15 de September, 2026
#Angola

Espólio literário da Doutora Ana Jacinto reforça acervo da Casa de Angola na Bahia

O Centro de Estudos e Documentação António Agostinho Neto, da Casa de Angola na Bahia, acaba de reforçar o seu acervo com a doação do espólio literário da investigadora angolana Doutora Ana Luzia Pires Lobo Jacinto, num gesto que contribui para a preservação da memória histórica e cultural de Angola no Brasil.

Reunido ao longo de vários anos em Salvador, o espólio passa agora a estar à disposição de estudantes, investigadores, professores, futuros formandos e do público em geral, criando novas possibilidades de consulta, pesquisa e produção de conhecimento sobre Angola e sobre as relações históricas entre Angola, o Brasil e outros espaços da lusofonia.

Natural de Luanda, Ana Jacinto possui uma sólida trajectória académica. É Doutora em Estudos Étnicos e Africanos pela Universidade Federal da Bahia (UFBA) e Mestre em Ensino de História de Angola pela Universidade Agostinho Neto (UAN). Exerce igualmente actividade docente no ISCED/Luanda e é autora de diversos artigos científicos e capítulos de livros.

Entre os seus trabalhos de investigação destaca-se a tese “Recrutamento e exportação de mão de obra de Angola para as roças de São Tomé e Príncipe: factos, narrativas e memórias (1875-1915)”, dedicada ao estudo de processos históricos relacionados com o recrutamento e a circulação de trabalhadores angolanos para São Tomé e Príncipe.

A entrega do espólio contou com o acompanhamento do Dr.
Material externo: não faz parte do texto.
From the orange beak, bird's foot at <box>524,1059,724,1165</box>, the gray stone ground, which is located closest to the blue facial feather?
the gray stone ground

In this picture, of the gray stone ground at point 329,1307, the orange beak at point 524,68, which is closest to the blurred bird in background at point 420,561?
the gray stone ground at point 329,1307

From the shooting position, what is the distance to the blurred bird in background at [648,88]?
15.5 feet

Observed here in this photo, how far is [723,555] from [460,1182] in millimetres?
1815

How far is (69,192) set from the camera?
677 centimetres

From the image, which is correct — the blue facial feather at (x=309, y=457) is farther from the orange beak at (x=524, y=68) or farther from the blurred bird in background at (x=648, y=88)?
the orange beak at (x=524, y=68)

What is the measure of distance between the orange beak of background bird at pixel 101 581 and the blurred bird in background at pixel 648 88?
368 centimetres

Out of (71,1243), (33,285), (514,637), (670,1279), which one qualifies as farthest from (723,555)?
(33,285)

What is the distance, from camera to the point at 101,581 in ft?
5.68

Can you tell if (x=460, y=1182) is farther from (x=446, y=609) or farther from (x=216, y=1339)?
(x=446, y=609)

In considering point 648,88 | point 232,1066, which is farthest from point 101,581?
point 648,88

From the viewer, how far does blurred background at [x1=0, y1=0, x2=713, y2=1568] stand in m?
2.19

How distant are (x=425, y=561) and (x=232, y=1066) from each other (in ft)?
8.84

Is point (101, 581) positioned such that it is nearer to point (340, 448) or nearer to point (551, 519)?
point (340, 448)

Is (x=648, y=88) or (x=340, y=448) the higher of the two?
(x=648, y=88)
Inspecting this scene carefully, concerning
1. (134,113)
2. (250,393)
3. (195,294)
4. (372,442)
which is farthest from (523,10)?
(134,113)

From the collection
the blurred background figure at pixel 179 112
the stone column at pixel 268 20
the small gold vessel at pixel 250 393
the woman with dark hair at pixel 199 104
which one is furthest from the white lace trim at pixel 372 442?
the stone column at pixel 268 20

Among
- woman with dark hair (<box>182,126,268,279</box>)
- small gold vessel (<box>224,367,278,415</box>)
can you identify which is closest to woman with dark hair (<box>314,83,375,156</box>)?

Adilson Eduardo Gomes, angolano, licenciado em Humanidades e estudante de Pedagogia na Universidade da Integração Internacional da Lusofonia Afro-Brasileira (UNILAB), que também desenvolve actividade artística como cantor e compositor.

O Adido Cultural da Embaixada de Angola no Brasil e Director da Casa de Angola na Bahia, Luandino Carvalho, manifestou o seu agradecimento à investigadora pela iniciativa, considerando que a doação representa um contributo significativo para o fortalecimento do Centro de Estudos e Documentação António Agostinho Neto.

«“São estes pequenos grandes gestos que enriquecem o acervo do nosso Centro de Estudos e Documentação, cumprindo exactamente o propósito de servir a comunidade angolana e todos os visitantes que procuram conhecimento na nossa Casa”, destacou Luandino Carvalho.»

A iniciativa representa, assim, mais do que a transferência de um conjunto de livros e documentos: constitui um acto de preservação da memória e de transmissão do conhecimento, permitindo que novas gerações tenham acesso a fontes produzidas e reunidas por investigadores angolanos.

Para a comunidade académica e cultural, o novo acervo poderá tornar-se uma importante fonte de consulta para pesquisas relacionadas com a história, identidade, cultura, diáspora e relações entre Angola e o Brasil.

A Casa de Angola na Bahia, através do seu Centro de Estudos e Documentação António Agostinho Neto, reafirma, desta forma, o seu papel enquanto espaço de promoção da cultura angolana, preservação da memória e aproximação entre Angola e o Brasil.